Tõlkepoeetikast teksti ja keele taustal / On the Poetics of Translation
Teesid: Artikkel käsitleb tõlkeprotsessi ilukirjandusliku teksti tõlkimisel, kus keeleline ja sotsiaalkultuuriline informatsioon on allutatud kunstilisele struktuurile. Et tekst ei kodeeri tähendust ühemõtteliselt, nõnda et seda saaks de- ja rekodeerida, rakendab tõlkija tähenduse lahti tinglikust keelemärgist ja vormistab selle teisiti, toetudes tekstis ära tuntud tugipunktidele. Tõlge on tõlkija intentsionaalne lausung, mis sõltub tema teadmistest ja kognitiivsest filtrist. Teoreetilise tõlkepoeetika rakendamist praktikas kirjeldab tõlkija Miriam McIlfatrick-Ksenofontov Jaan Malini luuletuse „Keele meel“ tõlkimise näitel.
S U M M A R Y
The article describes the process of translation in the light of Henri Meschonnic’s suggestion that the poetic compatibility of source text and target text is of central significance, not the differences between the languages and cultures involved. Departing from the premise that no text is determined by its linguistic or social contingencies, the goal of translation is to produce a new text that does in the new language what the original text does in the original language. The linguistic and cultural information of a source text is subject to its poetics.

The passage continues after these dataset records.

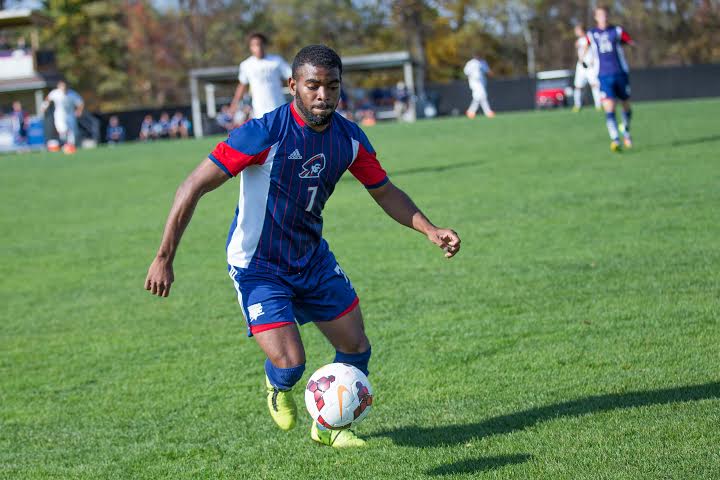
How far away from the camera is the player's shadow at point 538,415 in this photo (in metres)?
4.70

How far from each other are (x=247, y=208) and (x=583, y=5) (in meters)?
63.0

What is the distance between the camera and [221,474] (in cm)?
446

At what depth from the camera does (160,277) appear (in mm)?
4254

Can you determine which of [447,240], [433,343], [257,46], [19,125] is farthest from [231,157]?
[19,125]

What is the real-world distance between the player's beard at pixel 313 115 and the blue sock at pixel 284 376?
1193 millimetres

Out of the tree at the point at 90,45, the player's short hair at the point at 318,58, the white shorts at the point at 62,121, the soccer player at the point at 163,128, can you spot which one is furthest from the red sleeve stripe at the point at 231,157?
the tree at the point at 90,45

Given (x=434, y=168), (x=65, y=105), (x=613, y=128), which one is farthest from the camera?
(x=65, y=105)

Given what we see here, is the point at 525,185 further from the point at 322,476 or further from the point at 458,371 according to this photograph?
the point at 322,476

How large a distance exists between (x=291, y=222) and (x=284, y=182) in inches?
8.4

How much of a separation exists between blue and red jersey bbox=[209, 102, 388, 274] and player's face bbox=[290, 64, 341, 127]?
0.38ft

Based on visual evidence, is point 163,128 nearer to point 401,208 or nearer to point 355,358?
point 401,208

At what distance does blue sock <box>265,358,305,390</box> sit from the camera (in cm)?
457

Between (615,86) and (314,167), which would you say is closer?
(314,167)

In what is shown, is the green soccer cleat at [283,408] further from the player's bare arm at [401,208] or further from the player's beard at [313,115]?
the player's beard at [313,115]
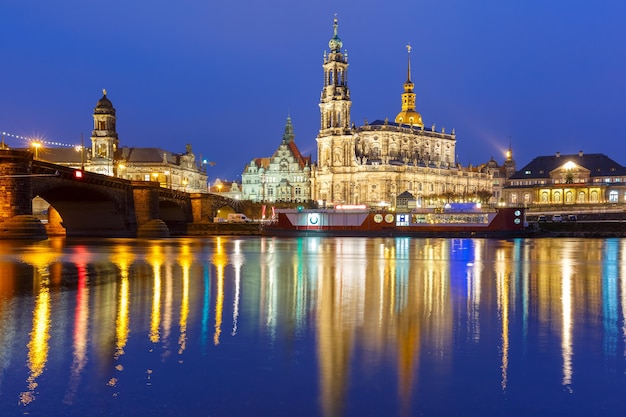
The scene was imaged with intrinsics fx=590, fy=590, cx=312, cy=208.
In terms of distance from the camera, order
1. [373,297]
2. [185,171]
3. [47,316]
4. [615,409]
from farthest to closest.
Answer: [185,171] < [373,297] < [47,316] < [615,409]

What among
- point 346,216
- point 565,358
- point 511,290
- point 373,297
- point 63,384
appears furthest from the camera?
point 346,216

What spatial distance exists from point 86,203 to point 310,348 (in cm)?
6437

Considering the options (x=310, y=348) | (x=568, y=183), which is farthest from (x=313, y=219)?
(x=568, y=183)

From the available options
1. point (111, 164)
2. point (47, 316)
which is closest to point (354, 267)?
point (47, 316)

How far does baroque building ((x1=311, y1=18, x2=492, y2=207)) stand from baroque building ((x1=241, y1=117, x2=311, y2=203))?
4643 mm

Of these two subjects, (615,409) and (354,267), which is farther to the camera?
(354,267)

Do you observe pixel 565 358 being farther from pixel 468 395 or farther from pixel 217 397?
pixel 217 397

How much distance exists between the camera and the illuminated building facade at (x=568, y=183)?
14450 centimetres

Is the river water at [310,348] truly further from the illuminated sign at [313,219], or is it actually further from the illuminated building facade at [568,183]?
the illuminated building facade at [568,183]

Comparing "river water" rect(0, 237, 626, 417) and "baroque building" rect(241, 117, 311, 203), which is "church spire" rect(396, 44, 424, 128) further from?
"river water" rect(0, 237, 626, 417)

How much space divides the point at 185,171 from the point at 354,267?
138 meters

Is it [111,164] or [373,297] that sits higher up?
[111,164]

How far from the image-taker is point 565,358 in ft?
35.3

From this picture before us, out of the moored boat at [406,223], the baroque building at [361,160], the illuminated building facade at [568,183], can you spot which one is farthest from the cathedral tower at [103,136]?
the illuminated building facade at [568,183]
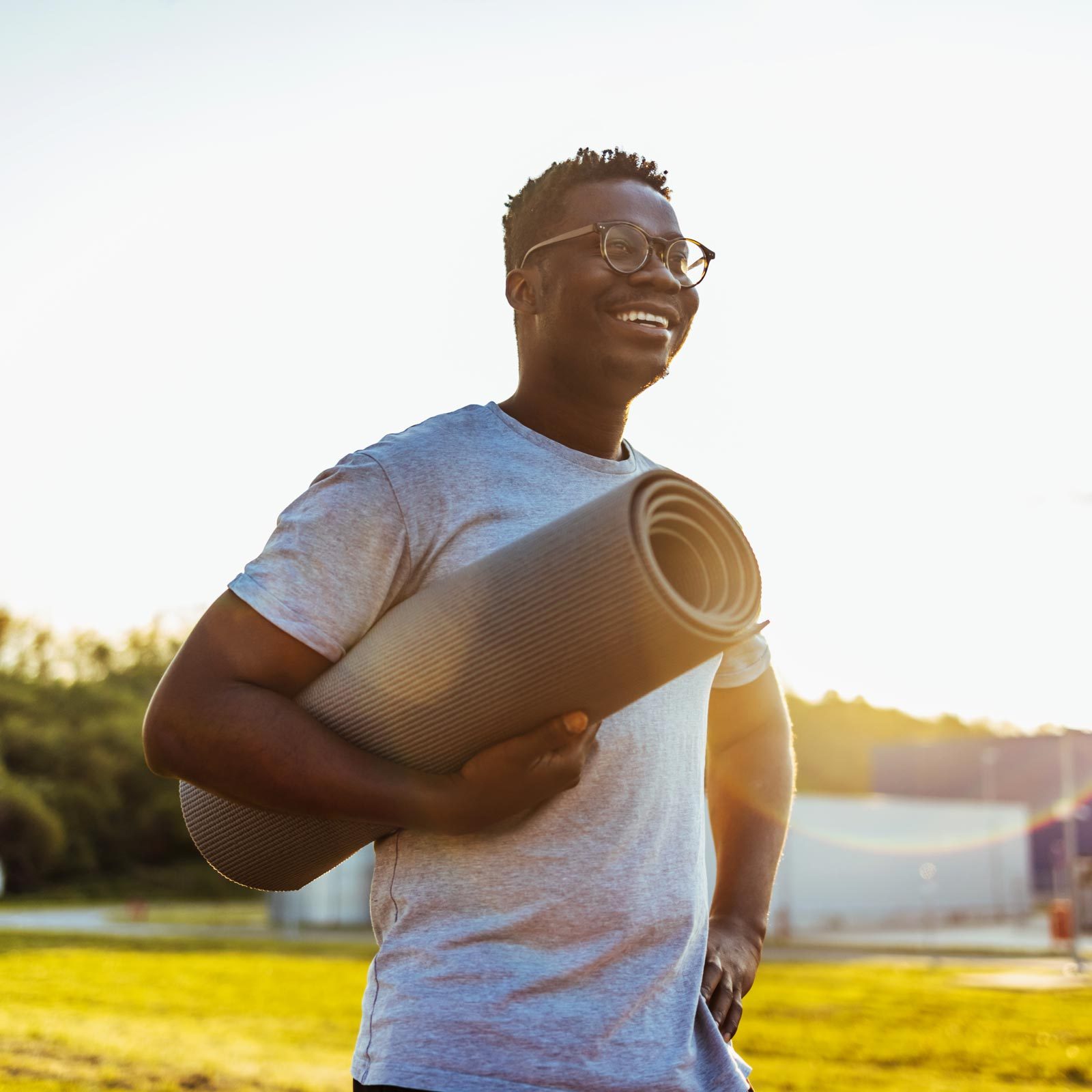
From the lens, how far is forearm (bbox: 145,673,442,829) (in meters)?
1.65

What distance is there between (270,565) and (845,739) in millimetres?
75803

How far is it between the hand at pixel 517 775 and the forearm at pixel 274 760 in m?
0.03

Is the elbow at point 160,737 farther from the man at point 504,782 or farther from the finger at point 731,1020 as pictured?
the finger at point 731,1020

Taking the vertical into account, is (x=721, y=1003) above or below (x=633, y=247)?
below

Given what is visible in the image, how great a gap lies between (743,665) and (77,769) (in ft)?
190

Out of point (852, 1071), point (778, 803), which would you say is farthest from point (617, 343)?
point (852, 1071)

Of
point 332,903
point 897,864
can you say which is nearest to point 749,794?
point 332,903

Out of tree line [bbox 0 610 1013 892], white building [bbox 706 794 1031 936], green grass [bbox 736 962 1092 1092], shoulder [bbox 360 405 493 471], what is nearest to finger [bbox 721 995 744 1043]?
shoulder [bbox 360 405 493 471]

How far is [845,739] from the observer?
7475cm

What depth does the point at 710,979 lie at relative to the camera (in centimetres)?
196

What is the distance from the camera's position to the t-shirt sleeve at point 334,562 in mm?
1734

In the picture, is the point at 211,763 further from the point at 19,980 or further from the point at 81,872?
the point at 81,872

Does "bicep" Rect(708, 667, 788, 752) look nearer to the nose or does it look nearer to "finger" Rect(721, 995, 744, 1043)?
"finger" Rect(721, 995, 744, 1043)

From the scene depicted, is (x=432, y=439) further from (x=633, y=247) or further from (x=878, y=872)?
(x=878, y=872)
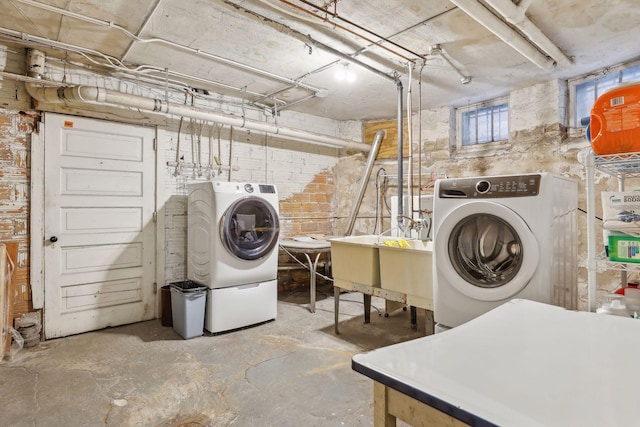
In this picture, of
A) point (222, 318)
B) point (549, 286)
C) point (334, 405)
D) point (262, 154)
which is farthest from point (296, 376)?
point (262, 154)

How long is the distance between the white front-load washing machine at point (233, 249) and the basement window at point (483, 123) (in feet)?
8.49

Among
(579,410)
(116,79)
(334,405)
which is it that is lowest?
(334,405)

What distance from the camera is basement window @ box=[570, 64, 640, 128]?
10.0ft

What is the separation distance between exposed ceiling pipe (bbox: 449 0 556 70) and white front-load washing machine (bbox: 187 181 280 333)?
7.29 ft

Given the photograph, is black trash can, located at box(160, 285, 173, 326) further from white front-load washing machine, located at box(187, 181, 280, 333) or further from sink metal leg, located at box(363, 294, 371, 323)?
sink metal leg, located at box(363, 294, 371, 323)

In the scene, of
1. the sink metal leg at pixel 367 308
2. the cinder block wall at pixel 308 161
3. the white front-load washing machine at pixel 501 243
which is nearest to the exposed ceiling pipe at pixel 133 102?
the cinder block wall at pixel 308 161

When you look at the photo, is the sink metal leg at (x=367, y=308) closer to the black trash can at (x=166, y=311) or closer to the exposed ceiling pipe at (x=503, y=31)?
the black trash can at (x=166, y=311)

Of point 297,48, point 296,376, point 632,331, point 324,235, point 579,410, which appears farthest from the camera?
point 324,235

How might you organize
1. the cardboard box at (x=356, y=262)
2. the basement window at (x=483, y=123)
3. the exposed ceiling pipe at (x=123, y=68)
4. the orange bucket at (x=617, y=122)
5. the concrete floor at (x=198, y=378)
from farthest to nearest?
the basement window at (x=483, y=123) < the cardboard box at (x=356, y=262) < the exposed ceiling pipe at (x=123, y=68) < the concrete floor at (x=198, y=378) < the orange bucket at (x=617, y=122)

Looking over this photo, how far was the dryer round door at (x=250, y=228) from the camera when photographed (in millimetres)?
3120

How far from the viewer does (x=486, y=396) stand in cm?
69

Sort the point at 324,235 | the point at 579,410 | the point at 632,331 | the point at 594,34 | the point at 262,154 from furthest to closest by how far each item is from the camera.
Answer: the point at 324,235
the point at 262,154
the point at 594,34
the point at 632,331
the point at 579,410

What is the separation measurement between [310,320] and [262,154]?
2.11 m

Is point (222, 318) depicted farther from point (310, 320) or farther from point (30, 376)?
point (30, 376)
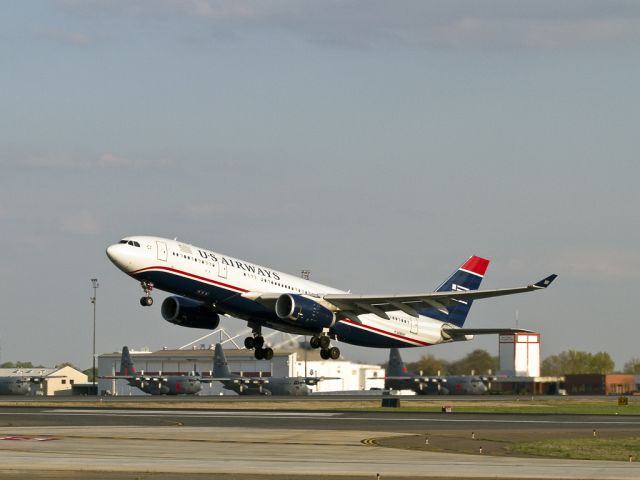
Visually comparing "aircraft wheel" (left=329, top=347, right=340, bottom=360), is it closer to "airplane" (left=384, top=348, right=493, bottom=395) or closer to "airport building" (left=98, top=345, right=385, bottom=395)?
"airplane" (left=384, top=348, right=493, bottom=395)

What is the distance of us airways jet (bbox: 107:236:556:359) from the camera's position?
2360 inches

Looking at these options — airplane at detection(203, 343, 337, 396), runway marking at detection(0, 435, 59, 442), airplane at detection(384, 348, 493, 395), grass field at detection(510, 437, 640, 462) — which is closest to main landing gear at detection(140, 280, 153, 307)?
runway marking at detection(0, 435, 59, 442)

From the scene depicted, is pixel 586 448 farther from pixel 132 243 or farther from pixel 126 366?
pixel 126 366

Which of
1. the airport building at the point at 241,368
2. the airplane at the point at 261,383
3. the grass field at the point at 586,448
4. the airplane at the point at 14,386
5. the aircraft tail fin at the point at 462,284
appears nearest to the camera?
the grass field at the point at 586,448

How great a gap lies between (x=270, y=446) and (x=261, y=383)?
9126 centimetres

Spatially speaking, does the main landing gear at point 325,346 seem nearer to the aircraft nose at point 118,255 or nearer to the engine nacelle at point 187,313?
the engine nacelle at point 187,313

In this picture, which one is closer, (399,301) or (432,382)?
(399,301)

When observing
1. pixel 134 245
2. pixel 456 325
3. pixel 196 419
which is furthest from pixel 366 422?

In order to illustrate the practical implications of this approach, the article highlights translational solutions that cannot be explained in linguistic terms given that they attempt to maintain the specifics of the original. The translator proceeds by pretending to know what a text (and its author) is doing; it is the cognitive filter of the translator that gives the source text its meaning. In an account of her translation of Jaan Malin’s ”Keele meel“ into English, Miriam McIlfatrick-Ksenofontov begins with the analysis of the poem. This entails separating the whole into its component parts and identifying their relations. Reading with a view to translating unravels the texture of a poem, exposing the lexical, semantic and phonetic strands that constitute its coherence. The article then offers an account of how the translator experiences the original and navigates through it towards a new poem in translation, recognising that languages differ in what they can and must do. The latter, primarily a grammatical reality, is accompanied by a semantic one: the implications that stem from lexical connotations are inevitably different in the original poem and in the new poem. However, the supposed intent of the original is what a cognitive approach sees as a possibility of translation. This does not involve the transferral of isolated lexicalised items, but allows the translator to overcome the dilemma of retaining both form and content by adopting the role of writer, by working with language that is at no more at her disposal than it is for the writer of the original.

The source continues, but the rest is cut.